Research has been done in the Canterbury area of New Zealand where municipal composting schemes use around 50,000 tonnes of “green waste” to make 25,000 tonnes of compost each year.
“Plants need nitrogen and other nutrients to grow,” said Plant & Food Research organization scientist Abie Horrocks. “These nutrients and high levels of carbon are present in compost and adding it to soil boosts production. Because it can also supply the plants with nitrogen, a reduction in nitrogen fertilizer application is also possible without compromising yields.”
She went on to talk scale and economics. “Around 726,000 tonnes of garden and kitchen waste is buried in New Zealand landfills each year. The proximity of farms to the source of municipal compost will strongly influence the profitability of utilizing compost in agriculture. This research suggests that agricultural sectors close to populated areas, where municipal composting facilities could be developed, would benefit most from using compost and could result in redirecting most, if not all, green waste for profitable use.”

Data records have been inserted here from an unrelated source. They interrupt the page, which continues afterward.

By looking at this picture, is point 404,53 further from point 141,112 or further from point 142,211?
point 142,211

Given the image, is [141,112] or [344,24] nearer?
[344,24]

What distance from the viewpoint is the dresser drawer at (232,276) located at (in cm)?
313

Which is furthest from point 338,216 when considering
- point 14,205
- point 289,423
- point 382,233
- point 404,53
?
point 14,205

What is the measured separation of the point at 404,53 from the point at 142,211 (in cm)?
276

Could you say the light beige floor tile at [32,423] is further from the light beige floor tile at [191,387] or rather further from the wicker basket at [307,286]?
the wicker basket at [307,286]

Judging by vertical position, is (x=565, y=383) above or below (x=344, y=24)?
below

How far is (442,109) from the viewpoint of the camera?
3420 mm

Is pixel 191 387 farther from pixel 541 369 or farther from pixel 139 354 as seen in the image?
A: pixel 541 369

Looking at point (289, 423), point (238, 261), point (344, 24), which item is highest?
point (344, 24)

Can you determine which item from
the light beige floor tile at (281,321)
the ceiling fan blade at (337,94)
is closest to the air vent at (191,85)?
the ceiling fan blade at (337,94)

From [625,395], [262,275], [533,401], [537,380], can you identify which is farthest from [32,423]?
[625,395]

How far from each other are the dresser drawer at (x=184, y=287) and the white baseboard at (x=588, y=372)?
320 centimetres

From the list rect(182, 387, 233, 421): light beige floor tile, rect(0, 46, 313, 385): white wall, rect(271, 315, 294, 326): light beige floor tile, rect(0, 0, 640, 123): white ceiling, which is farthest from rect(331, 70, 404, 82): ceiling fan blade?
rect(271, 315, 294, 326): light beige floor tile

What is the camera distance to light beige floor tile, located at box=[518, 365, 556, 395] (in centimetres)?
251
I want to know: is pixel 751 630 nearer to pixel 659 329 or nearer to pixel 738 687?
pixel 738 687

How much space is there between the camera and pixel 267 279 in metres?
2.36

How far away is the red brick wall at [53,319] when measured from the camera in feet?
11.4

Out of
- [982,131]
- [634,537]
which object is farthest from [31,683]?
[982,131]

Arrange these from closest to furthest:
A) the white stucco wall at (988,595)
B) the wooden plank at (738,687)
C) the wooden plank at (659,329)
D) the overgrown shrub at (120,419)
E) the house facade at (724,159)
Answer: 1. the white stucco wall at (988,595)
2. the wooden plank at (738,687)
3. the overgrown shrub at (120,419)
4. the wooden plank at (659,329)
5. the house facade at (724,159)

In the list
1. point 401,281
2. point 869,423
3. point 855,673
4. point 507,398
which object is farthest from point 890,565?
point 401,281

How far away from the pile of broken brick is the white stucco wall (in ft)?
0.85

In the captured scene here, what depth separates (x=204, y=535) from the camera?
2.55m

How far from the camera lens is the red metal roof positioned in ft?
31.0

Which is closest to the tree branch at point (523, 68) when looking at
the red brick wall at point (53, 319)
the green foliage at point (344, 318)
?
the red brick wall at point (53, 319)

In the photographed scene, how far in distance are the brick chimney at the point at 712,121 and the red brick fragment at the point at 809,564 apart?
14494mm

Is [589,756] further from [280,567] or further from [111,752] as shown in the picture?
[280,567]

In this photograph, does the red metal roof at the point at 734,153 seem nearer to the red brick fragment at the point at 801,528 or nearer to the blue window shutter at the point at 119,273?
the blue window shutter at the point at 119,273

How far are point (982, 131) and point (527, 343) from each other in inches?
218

By adding compost and reducing nitrogen fertilizer by one-third the recommended rate, crops were show to yield 10 percent greater than standard practice field crops. Applying compost without reducing nitrogen fertilizer resulted in productivity increases of 14 percent over a three-year cropping rotation. When used in the production of forage crops, a yield increase of close to 50 percent was achieved compared to where no compost was applied.